SOURCE TEXT:
· · ·

Skip to main content

My wife and I have just purchased our first house, and with that comes the need for a second car. We've done our research and know which cars we like. The issue that we keep facing is whether to buy that car as a new car (with zero per cent financing over five to seven years) or to buy that same car as used for considerably less (but higher interest rates and shorter lending period).What we've figured out is that to finance the car over seven years with 0-1 per cent interest rates, we're in the $340 range. To buy a slightly "better" car that's three years old, over four years with a 5 per cent interest rate, it works out to be slightly higher per month at $400, but we own the car sooner – although we'd likely incur additional maintenance charges with the used car. If monthly budget and long-term investment are our highest priorities, which is the better option for us? – Dave and Julia

You've narrowed down the car you want, but you're torn between financing a new or gently used model. The monthly payments are in the same ballpark ($400 for used versus $340 for new), but you'll own the used model after four years, whereas the new car payments will last for seven.

On balance, the new model will cost nearly $10,000 more to purchase than the three-year old car you're considering.

Story continues below advertisement

As enticing as new-car smell can be, depreciation is a killer (15-20 per cent per year) in the first few years. With a new vehicle, you're also paying more for the peace of mind that comes with a full manufacturer's warranty, though big-ticket repairs such as engine and transmission problems don't typically tend to occur in the first few years of ownership.

At first glance, it seems that buying a used vehicle in near-new condition and saving yourself a chunk of money is the answer. Or is it?

· · ·

MATERIAL:
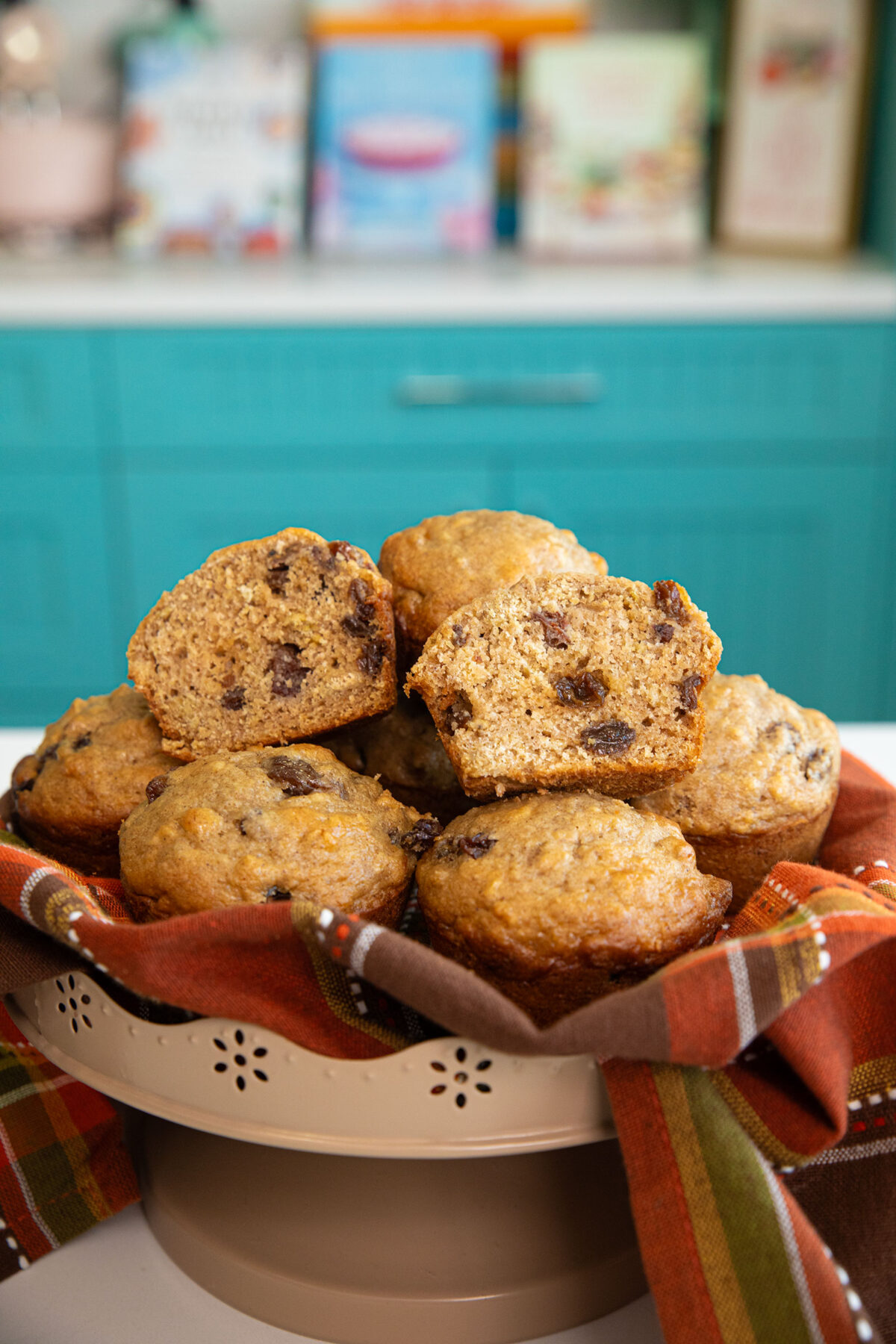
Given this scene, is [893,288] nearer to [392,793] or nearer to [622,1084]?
[392,793]

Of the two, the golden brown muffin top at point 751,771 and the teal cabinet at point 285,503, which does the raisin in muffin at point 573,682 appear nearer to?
the golden brown muffin top at point 751,771

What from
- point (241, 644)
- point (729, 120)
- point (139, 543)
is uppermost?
point (729, 120)

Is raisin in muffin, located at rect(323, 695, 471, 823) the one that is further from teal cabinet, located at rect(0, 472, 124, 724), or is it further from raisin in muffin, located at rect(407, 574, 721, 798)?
teal cabinet, located at rect(0, 472, 124, 724)

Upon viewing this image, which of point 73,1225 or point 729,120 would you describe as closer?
point 73,1225

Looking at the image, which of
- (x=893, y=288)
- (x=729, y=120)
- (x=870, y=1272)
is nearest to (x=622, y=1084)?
(x=870, y=1272)

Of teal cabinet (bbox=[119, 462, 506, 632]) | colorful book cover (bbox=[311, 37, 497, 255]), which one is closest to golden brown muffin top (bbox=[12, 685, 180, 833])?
teal cabinet (bbox=[119, 462, 506, 632])

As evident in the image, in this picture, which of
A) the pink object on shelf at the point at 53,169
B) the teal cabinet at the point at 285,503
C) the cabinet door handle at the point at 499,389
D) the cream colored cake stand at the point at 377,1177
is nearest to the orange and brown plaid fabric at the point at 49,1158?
the cream colored cake stand at the point at 377,1177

· · ·

BRIEF 1:
Answer these questions using the car-buying column:
(a) What monthly payment range would the new car cost if financed over seven years?
(b) About how much more will the new model cost to purchase than the three-year-old car?
(c) What yearly rate of depreciation does the column give for the first few years?
BRIEF 2: Print the part of the car-buying column between "As enticing as" and "answer. Or is it?", inclusive.
The records have nothing to do with the car-buying column.

OUTPUT 1:
(a) The $340 range.
(b) Nearly $10,000.
(c) 15-20 per cent per year.

OUTPUT 2:
As enticing as new-car smell can be, depreciation is a killer (15-20 per cent per year) in the first few years. With a new vehicle, you're also paying more for the peace of mind that comes with a full manufacturer's warranty, though big-ticket repairs such as engine and transmission problems don't typically tend to occur in the first few years of ownership.

At first glance, it seems that buying a used vehicle in near-new condition and saving yourself a chunk of money is the answer. Or is it?